I expect you all have memories of one sort or another of the 1999 Ordination experience. One of mine is when I asked Peter Hancock to do the Retreat, and he came back to me soon afterwards, telling me he was going to base the addresses around the Aramaic sayings of Jesus in Mark’s Gospel (Mk 5:41, 7:34, 14:36); and he was going to book a few days in Cambridge to study them. Well, that’s what I call real ‘delivery’ of ministry. 

And ‘delivery’ is the key word. But it carries many different connotations. Over the last ten years, you will have had many occasions in which you will have had to come to terms with what might be called the more human aspects of the Church. Sometimes this can be cumulatively wearing and discouraging. It’s easy to look at the sheer absurdity of the Church without putting yourself into the picture as well. We are weak and we are human. How can we rekindle the fire as our ministry grows and deepens over the years? 

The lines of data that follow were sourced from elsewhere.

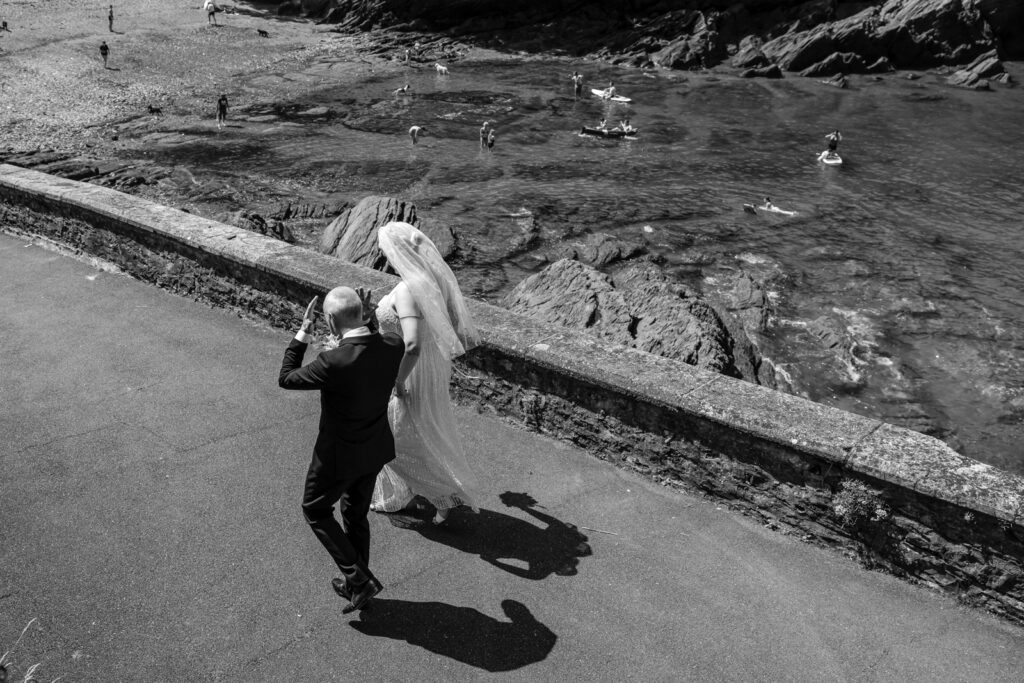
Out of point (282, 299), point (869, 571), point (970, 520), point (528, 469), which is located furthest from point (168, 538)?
point (970, 520)

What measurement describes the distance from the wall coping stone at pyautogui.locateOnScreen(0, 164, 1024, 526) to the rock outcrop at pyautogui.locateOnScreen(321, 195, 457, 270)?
19.7 feet

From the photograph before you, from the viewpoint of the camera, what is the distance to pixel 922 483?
18.0 feet

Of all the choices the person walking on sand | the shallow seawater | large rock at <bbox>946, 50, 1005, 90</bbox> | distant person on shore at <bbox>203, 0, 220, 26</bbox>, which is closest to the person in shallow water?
the shallow seawater

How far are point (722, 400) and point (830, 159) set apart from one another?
24309mm

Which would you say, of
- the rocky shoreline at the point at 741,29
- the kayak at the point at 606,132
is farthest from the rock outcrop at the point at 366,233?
the rocky shoreline at the point at 741,29

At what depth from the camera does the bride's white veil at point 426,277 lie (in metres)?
5.73

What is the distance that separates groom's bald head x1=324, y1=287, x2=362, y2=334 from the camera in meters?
4.94

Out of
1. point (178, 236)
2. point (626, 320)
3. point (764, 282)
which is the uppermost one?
point (178, 236)

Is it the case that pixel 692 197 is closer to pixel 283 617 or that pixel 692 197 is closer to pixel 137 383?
pixel 137 383

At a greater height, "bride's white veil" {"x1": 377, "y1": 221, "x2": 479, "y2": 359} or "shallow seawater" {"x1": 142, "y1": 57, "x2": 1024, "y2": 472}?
"bride's white veil" {"x1": 377, "y1": 221, "x2": 479, "y2": 359}

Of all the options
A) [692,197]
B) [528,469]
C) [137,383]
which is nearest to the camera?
[528,469]

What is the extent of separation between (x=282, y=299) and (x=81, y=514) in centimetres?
342

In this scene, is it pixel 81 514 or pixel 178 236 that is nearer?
pixel 81 514

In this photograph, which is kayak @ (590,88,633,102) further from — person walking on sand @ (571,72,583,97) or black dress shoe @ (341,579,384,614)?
black dress shoe @ (341,579,384,614)
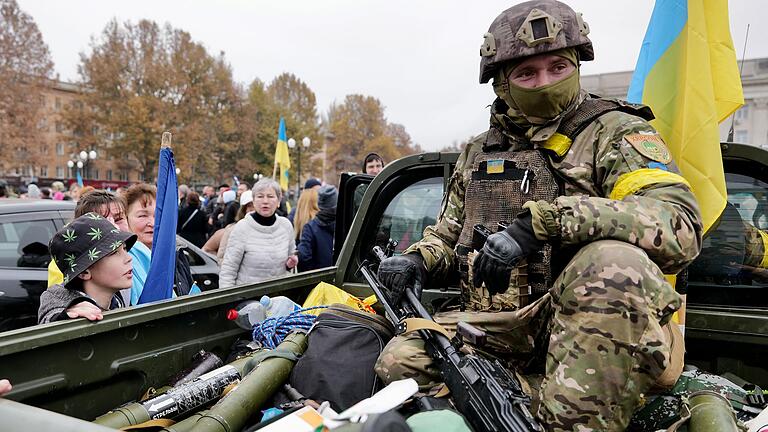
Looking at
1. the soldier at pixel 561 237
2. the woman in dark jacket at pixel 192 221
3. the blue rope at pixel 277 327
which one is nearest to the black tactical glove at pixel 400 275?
the soldier at pixel 561 237

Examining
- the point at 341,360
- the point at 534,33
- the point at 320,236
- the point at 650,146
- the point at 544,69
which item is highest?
the point at 534,33

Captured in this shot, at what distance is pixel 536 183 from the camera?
6.77 ft

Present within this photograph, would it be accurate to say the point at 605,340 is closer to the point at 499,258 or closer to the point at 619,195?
the point at 499,258

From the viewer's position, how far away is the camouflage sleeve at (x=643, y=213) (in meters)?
1.63

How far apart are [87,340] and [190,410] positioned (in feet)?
1.43

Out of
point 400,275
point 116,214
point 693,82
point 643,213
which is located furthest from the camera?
point 116,214

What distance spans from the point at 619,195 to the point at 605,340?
568 mm

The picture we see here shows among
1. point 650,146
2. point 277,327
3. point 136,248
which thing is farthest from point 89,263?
point 650,146

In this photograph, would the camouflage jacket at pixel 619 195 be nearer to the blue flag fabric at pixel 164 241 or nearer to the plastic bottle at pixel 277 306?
the plastic bottle at pixel 277 306

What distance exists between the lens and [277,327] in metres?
2.53

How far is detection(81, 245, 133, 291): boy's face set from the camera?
7.61 feet

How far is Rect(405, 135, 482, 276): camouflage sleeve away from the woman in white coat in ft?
7.58

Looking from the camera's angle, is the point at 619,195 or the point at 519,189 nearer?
the point at 619,195

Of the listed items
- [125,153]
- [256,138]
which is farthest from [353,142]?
[125,153]
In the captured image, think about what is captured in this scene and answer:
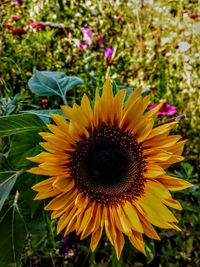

The three readings set for today, the ones used at the Ordination service, provide some challenge and sustenance, for they are all, based around transformation. First of all, we have Isaiah in the temple, doing the routine thing of going to worship God, in the same way that we might go along to the eight o’clock eucharist, or some All-Age Worship, as a routine. But suddenly the very familiar words and actions, the symbolism of the place, take on a new and different meaning. It all somehow stops being familiar and ‘clicks’. Things are put into a wider perspective, and there is an urgent call, and it is impossible to resist it. 

Then Paul exhorts the congregation in Rome to present themselves as a ‘living sacrifice’. Those words are familiar – perhaps too familiar – to us, because they form part of the prayer usually said after Communion: ‘we you ourselves as a living sacrifice’ But for those first hearers of that letter it would have been anything but familiar. A living sacrifice is an oxymoron, a contradiction in terms, because sacrifices were either of dead animals or of vegetation, crops, food. But a sacrifice that is alive is exactly what we are called to be – transformed (the same word in Greek as ‘transfigured’ by the renewing of our minds. The call is constant, because we never reach a point of arrival, whether in the wider experiences of discipleship, or in the more restrictive world of ministry. 

Finally, in the Gospel, Jesus is faced with a proud mother wanting the best for her two lads, a very human request, but one that runs contrary to the gospel itself. For in following Christ, there can be no ring-side seats, no status, no grasping for the position of being first in the queue. It’s all very tempting, and the Church has its fair share of grabbers – bishops included! But the way of the gospel is to follow the one who is a ‘ransom for many’. Those words have provoked in preachers and theologians much religious speculation over what was much later called the doctrine of atonement. But we’ll leave it there!  

Christ is the one who calls, the one who transforms, the one who renews - as our ministry grows and deepens over the years.